[start Quoted passage]

Literary scholar and poet Carmen Gillespie asks us to consider the significance of the United States capital in African-American literature at a time when America is still learning how to read its first African-American lead political protagonist. Dr. Gillespie also discusses the role that poetry can play in reshaping the perception of national traumas such as the 1978 Jonestown massacre (which is also the thematic focus of her forthcoming poetry collection).

The following interview was conducted via e-mail between June 5th and June 13th, 2010.

KYLE DARGAN: You are currently working on a new critical volume entitled “Washington, D.C. and the African American Literary Imagination.” Can you explain what your current goals for the project are and where your research for the book has taken you?

[end Quoted passage]
[start Given data]

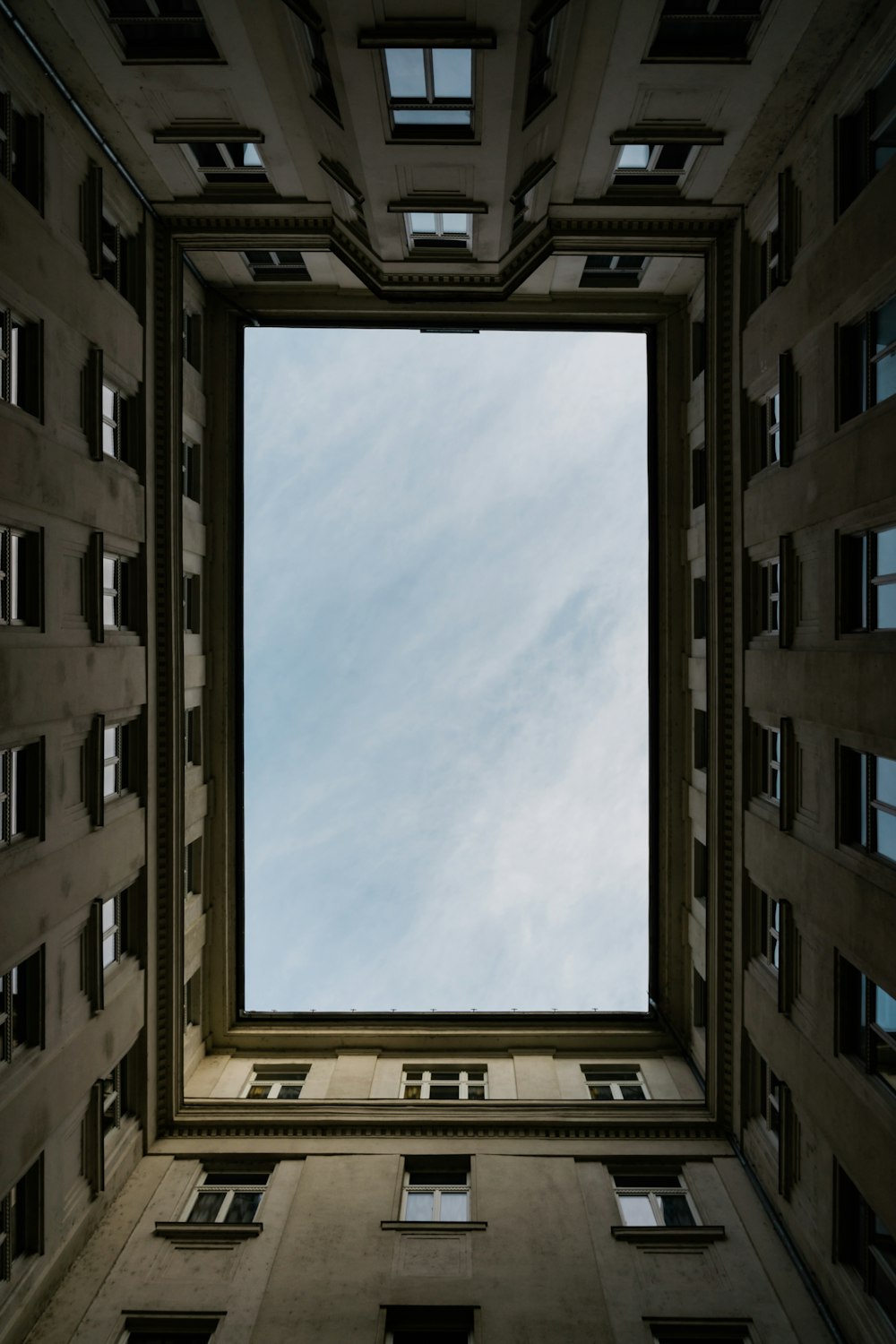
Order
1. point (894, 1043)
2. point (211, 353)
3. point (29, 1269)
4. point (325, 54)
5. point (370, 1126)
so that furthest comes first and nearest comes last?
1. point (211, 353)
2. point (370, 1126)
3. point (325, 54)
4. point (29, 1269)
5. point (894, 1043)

[end Given data]
[start Given data]

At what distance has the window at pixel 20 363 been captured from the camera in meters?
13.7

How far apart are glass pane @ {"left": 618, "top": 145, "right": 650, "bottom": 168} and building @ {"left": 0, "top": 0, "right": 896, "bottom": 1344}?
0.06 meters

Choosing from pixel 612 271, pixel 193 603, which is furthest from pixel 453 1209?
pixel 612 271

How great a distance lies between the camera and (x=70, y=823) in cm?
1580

[end Given data]

Set of tasks →
a) Over what dates did the interview take place by e-mail, according to the interview introduction?
b) Filter both blocks of rows down to the lines that contain the string "from". Matching is case-sensitive.

The results →
a) Between June 5th and June 13th, 2010.

b)
At what distance has the window at pixel 20 363 been captured from the camera in meters?
Choosing from pixel 612 271, pixel 193 603, which is furthest from pixel 453 1209?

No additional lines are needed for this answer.